→ What the task requires: In the comment thread, what does Heather Spoonheim say about the video she shares?

→ Selected passage:
****************

Comment by Heather Spoonheim on November 1, 2011 at 3:46pm

I know this video is rather long - but it is truly worth watching.

Comment by Robert Karp on November 1, 2011 at 4:37pm

I just don't understand how any country, "westernized" or "third word", can take the United States seriously when our foremost leaders are spouting inane nonsense.  It is utterly indefensible and pretty much makes me feel sick.

Comment by Heather Spoonheim on November 1, 2011 at 4:55pm

It think that part of the problem is that the U.S. spent so much time at the cutting edge of scientific discovery.  The generation before mine felt like they were really getting a handle on things and felt confident because of it - then science started both to let them down and generate new theories that made a lot of hard fought learning less relevant.  The combination of these two things has led to a generation of people who are just saying 'screw it' to science and well documented facts because they can't keep up anymore - and legislators are pandering to this trend with lines like 'well can we ever really know the truth?'

 

While science education seems fundamental to overcoming this problem, I think we need to realize that most people simply aren't equipped to keep up in multiple disciplines and need to develop confidence in the findings of those who are at the top of various fields.  Unfortunately, for many, this just creates a scientific priesthood of sorts, once again dictating knowledge from authority - something we've struggled for centuries to put behind us.

****************

→ Recorded information:
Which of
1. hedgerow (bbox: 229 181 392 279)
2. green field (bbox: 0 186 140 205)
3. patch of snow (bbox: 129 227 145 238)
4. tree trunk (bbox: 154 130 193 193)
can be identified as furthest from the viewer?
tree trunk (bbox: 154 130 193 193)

****************

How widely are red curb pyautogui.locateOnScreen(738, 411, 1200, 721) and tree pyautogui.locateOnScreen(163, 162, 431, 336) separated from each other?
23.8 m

****************

→ Result of the task: It is rather long but truly worth watching.